Hi Pamela, who is saying that men should not discuss things with their wives? I can’t imagine that anyone would undertake a program imposing a major time commitment without discussing the implications with his wife. But that is different from demanding that he has his wife’s consent. I think Doug’s issue was the spousal consent requirement when churches don’t typically demand a husband’s permission for a wife to sing in the choir or attend a church book group.
Parizo wrote:
Actually, in response to Parizo’s proposed husband-wife communication, Uberti wrote:
Selective inattention.
aww your treat your husband like your child
do not be surprised if he leaves you for a woman who respects him
Don’t know who you were directing that to, but I was absolutely opposed to requiring a husband to have his wife’s consent. I think it is treating him like a child==which is wrong.
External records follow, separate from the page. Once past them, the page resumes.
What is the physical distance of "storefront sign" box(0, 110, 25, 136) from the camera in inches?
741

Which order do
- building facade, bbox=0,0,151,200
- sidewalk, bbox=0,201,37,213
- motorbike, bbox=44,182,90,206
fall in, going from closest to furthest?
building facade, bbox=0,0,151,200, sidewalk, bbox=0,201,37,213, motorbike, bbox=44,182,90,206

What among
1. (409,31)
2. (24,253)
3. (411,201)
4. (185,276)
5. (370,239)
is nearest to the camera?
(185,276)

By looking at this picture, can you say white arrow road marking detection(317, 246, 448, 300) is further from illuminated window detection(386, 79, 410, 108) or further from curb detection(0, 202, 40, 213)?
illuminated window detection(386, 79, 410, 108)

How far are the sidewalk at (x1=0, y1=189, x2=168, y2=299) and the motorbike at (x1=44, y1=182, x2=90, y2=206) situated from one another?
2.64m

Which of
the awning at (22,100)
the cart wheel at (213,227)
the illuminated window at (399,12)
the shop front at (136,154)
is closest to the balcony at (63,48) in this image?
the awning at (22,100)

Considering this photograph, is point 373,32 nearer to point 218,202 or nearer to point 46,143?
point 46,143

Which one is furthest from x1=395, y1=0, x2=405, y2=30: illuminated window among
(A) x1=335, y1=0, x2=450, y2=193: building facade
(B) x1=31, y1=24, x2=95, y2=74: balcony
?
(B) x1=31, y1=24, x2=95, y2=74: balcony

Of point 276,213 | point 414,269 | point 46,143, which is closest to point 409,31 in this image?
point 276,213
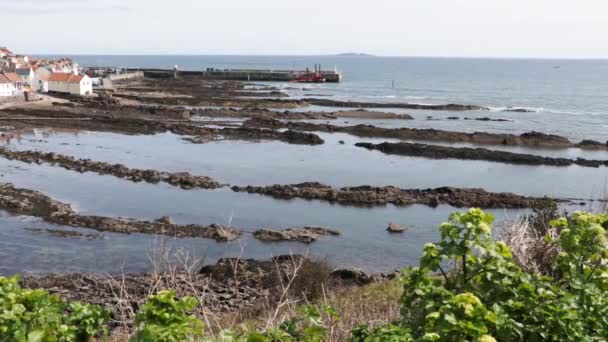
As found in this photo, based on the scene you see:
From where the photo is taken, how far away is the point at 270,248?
78.8 ft

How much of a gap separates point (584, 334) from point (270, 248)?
1922 centimetres

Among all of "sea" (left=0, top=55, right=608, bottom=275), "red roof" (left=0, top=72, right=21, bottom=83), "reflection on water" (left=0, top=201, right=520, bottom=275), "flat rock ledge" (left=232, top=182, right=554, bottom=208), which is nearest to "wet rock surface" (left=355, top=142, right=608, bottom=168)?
"sea" (left=0, top=55, right=608, bottom=275)

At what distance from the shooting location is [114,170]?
1430 inches

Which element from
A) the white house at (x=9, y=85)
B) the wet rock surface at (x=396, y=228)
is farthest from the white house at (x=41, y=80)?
the wet rock surface at (x=396, y=228)

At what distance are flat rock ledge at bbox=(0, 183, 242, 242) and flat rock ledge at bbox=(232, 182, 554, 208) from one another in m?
7.25

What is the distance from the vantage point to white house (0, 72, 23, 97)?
207 ft

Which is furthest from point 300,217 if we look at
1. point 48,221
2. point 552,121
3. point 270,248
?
point 552,121

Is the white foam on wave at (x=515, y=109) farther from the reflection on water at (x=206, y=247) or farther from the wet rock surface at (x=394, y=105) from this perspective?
the reflection on water at (x=206, y=247)

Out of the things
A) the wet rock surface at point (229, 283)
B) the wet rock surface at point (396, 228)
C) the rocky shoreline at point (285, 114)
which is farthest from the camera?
the rocky shoreline at point (285, 114)

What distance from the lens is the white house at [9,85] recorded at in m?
63.1

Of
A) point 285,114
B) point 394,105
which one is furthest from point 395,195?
point 394,105

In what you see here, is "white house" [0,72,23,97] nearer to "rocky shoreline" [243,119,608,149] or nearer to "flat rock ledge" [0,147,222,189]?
"rocky shoreline" [243,119,608,149]

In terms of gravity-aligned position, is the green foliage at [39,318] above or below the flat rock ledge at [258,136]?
above

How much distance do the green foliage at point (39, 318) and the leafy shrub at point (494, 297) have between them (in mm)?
2475
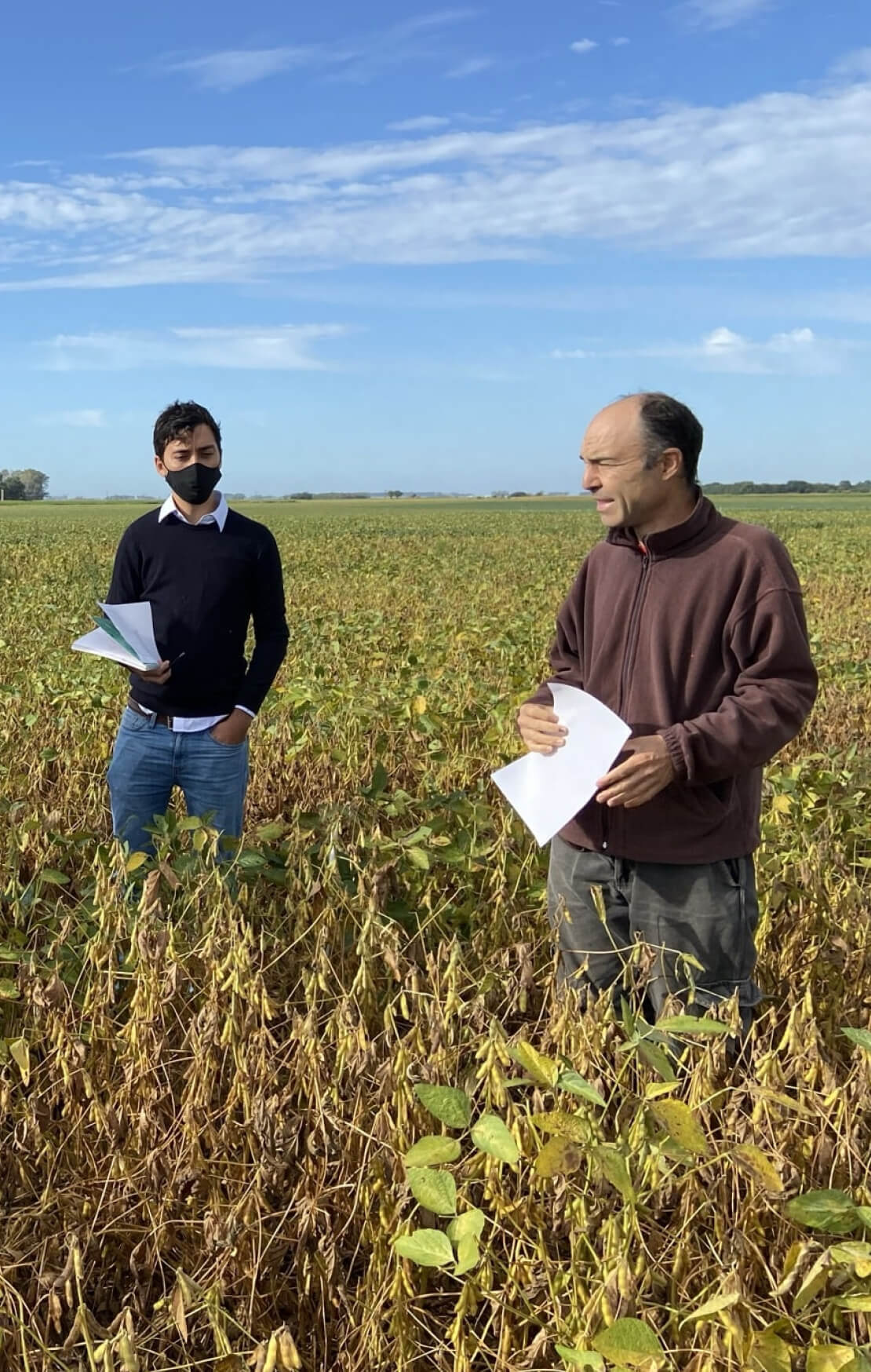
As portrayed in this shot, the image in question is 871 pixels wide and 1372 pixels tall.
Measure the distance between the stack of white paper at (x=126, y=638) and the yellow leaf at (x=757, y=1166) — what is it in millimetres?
1987

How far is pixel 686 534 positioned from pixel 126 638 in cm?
157

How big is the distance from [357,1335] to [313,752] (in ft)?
10.3

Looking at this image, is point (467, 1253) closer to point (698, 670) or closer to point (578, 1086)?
point (578, 1086)

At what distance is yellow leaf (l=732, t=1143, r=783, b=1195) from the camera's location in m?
1.38

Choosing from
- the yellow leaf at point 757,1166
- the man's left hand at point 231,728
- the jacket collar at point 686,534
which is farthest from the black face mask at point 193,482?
the yellow leaf at point 757,1166

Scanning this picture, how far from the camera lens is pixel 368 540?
2584 centimetres

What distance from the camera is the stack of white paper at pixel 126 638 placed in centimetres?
281

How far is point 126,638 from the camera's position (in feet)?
9.37

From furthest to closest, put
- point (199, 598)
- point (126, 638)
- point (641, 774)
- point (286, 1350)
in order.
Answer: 1. point (199, 598)
2. point (126, 638)
3. point (641, 774)
4. point (286, 1350)

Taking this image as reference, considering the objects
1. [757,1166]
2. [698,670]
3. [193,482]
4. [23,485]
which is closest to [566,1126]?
[757,1166]

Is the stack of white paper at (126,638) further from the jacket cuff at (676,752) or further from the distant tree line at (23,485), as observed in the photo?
the distant tree line at (23,485)

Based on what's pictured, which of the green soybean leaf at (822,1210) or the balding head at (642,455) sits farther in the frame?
the balding head at (642,455)

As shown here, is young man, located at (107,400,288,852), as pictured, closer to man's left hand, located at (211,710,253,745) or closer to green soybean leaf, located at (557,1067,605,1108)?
man's left hand, located at (211,710,253,745)

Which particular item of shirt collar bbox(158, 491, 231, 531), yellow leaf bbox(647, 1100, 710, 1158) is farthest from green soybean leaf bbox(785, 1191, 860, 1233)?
shirt collar bbox(158, 491, 231, 531)
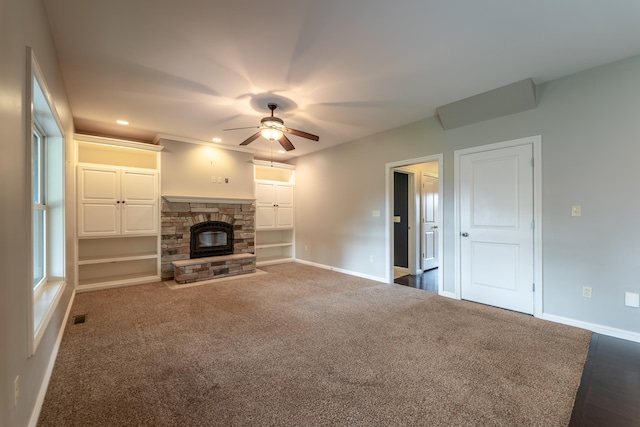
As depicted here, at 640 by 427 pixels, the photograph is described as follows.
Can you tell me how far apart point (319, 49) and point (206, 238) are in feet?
13.5

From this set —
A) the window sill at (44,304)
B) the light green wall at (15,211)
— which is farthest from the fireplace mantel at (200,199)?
the light green wall at (15,211)

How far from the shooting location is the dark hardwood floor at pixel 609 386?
1640 mm

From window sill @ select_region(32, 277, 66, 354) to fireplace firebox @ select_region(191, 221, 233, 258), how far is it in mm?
2467

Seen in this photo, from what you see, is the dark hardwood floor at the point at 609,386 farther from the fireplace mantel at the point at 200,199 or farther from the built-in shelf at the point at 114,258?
the built-in shelf at the point at 114,258

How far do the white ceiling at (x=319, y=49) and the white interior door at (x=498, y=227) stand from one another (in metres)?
0.93

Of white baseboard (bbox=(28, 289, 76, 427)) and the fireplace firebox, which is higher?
the fireplace firebox

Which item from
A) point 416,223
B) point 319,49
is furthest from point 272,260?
point 319,49

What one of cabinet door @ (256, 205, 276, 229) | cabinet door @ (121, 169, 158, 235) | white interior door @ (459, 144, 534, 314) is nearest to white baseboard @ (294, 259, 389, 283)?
cabinet door @ (256, 205, 276, 229)

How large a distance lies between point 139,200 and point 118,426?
12.8 feet

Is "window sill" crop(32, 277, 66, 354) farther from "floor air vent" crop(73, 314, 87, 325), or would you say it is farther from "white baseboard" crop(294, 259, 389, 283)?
"white baseboard" crop(294, 259, 389, 283)

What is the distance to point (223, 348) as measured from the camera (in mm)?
2443

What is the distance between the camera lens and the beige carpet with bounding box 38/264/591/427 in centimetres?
164

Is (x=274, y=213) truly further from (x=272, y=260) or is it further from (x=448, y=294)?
(x=448, y=294)

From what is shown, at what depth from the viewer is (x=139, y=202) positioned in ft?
15.2
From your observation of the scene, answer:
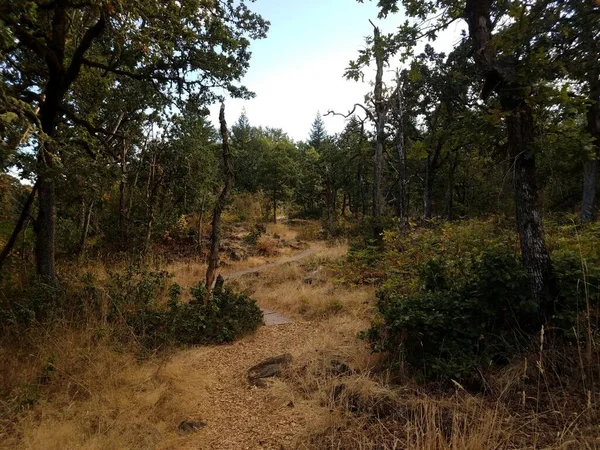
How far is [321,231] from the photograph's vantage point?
73.2 feet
Don’t be such a drama llama. (Stole that from the redoubtable Mrs. Merkle, or was it the other one? I can’t keep them straight.) You saw my post. Respond to what I actually said, or if you cannot, then exercise – or feign – discretion.
are you Pamela?!!
Farinata, I used that wonderful expression on my Snowflake tonight. She looked at me balefully which is a sure sign that the arrow hit its mark.
I know, right? Fantastic turn of phrase.